■ Extract provided ■
My loose definition of a sabbatical is an extended period when the main activity is suspended, allowing me to devote the time to any other activity of choice.

Writing has helped me see and articulate the framework of who I am and who I want to be. Today I am returning to regular writing with a re-branded webpage, sustainable content plan and updated approach to blogging. I’m excited to continue this journey!

Here is a sabbatical collection of interesting facts and insights 🙂

Quote of the sabbatical

“You can only be qualified to do that which you have already accomplished or trained for. Anything new is accomplished by unqualified people”.

Not only is this quote by James Clear beautifully accurate – but it is also my main takeaway from the sabbatical.


This article here prompted me to think about how we see the world (literally) and how the reality we imagine is not always the objective reality out there.


Have you ever realised that doing something you love on a schedule you cannot control might feel the same way as doing something you hate? Psychologists call it reactance.


Have you ever wondered where this incantation is coming from?

First Aid

In many countries, law systems impose a duty on an individual to provide first aid in a physical accident or need. What stroke me this year was a realisation that there is no exact requirement if the emergency is psychological – more so, our stigmatised society will often dismiss the crisis in case of a mental health issue as silly, weird, mental etc.

■ About this exercise ■
Reproduce everything in the sabbatical post from "Not only is" down to "call it reactance.", word for word.

■ Provided information ■
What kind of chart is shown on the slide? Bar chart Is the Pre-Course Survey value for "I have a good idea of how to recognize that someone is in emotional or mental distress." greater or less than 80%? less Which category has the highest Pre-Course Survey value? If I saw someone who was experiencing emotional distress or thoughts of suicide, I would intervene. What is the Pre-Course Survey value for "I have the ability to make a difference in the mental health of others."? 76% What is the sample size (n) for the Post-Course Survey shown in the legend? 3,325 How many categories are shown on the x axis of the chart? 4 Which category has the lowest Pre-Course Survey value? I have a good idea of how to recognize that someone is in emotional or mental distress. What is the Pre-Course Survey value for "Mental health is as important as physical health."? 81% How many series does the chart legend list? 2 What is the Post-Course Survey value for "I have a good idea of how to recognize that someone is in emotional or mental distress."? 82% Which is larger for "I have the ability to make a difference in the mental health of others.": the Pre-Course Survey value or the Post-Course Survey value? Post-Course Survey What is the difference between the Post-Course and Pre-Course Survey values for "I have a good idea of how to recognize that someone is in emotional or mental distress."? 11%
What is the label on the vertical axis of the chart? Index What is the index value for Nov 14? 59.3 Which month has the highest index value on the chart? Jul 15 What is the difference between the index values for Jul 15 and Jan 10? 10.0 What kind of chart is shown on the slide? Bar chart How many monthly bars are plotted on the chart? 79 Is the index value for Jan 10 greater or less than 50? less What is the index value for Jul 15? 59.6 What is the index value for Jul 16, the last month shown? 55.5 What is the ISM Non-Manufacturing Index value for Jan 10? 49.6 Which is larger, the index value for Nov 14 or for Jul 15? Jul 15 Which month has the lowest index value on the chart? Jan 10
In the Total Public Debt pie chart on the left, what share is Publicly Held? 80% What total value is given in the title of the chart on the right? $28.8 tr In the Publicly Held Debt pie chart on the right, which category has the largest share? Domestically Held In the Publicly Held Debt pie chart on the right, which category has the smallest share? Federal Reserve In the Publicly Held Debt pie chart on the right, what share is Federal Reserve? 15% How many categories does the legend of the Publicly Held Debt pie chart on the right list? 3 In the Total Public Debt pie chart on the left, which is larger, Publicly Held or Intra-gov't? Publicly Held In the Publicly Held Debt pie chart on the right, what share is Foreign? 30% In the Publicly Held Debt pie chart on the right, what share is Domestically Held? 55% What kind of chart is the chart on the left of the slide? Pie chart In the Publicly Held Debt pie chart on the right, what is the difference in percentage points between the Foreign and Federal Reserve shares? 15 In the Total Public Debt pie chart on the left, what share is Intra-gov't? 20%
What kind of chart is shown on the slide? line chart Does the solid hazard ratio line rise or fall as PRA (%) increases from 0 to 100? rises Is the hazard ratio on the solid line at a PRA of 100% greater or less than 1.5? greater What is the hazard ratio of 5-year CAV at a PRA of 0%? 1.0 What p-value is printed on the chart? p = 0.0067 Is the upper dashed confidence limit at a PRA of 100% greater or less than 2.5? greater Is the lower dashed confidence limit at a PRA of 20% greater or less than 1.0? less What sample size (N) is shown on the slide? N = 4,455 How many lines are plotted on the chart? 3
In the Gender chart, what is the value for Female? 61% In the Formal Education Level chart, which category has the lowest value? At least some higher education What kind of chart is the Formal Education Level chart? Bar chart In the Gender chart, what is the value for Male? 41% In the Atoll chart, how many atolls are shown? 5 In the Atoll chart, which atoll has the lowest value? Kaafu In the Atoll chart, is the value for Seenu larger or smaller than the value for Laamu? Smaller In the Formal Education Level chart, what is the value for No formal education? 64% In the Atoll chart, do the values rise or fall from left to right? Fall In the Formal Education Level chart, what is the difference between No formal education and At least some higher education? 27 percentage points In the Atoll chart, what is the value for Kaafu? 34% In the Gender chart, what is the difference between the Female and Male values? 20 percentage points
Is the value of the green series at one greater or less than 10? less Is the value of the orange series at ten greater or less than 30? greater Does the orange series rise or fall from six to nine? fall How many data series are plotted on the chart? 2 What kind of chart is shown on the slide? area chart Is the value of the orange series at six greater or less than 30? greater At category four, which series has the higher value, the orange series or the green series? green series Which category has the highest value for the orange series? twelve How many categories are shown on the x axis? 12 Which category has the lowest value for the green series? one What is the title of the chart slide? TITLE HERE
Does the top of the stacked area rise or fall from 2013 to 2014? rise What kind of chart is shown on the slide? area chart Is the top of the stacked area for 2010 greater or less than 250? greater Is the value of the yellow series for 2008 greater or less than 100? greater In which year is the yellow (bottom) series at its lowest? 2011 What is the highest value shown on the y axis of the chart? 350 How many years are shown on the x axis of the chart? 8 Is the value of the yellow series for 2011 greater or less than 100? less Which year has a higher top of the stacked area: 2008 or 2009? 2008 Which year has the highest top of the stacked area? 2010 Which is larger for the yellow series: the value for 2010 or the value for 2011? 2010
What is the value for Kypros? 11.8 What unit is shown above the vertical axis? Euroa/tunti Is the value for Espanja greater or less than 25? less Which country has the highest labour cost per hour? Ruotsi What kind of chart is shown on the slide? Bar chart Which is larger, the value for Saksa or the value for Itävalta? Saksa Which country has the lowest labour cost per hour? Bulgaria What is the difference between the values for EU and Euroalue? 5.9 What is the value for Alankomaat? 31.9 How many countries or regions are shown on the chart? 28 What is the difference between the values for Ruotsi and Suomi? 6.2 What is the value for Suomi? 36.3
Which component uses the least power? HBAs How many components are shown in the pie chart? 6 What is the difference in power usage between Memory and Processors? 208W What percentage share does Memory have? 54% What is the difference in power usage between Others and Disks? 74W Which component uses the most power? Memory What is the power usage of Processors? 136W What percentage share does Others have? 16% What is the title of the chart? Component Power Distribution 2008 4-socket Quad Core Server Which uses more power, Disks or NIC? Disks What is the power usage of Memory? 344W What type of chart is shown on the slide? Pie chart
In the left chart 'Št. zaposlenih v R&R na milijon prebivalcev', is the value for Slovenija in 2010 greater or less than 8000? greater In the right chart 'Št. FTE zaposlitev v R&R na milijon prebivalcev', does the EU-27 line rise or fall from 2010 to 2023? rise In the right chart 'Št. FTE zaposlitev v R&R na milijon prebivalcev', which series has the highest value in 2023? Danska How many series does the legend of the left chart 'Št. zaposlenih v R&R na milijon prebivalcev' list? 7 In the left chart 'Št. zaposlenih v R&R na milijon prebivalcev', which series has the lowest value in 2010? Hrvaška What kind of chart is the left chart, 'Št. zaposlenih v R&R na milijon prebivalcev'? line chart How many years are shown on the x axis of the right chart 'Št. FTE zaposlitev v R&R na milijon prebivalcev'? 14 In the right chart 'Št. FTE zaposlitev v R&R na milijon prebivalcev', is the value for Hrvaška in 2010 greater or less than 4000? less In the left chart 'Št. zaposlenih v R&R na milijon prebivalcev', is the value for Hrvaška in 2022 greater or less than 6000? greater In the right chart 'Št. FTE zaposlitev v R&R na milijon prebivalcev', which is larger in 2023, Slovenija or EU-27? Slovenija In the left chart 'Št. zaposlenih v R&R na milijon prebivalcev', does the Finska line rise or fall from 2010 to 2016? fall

■ Solution to the problem ■
Not only is this quote by James Clear beautifully accurate – but it is also my main takeaway from the sabbatical.


This article here prompted me to think about how we see the world (literally) and how the reality we imagine is not always the objective reality out there.


Have you ever realised that doing something you love on a schedule you cannot control might feel the same way as doing something you hate? Psychologists call it reactance.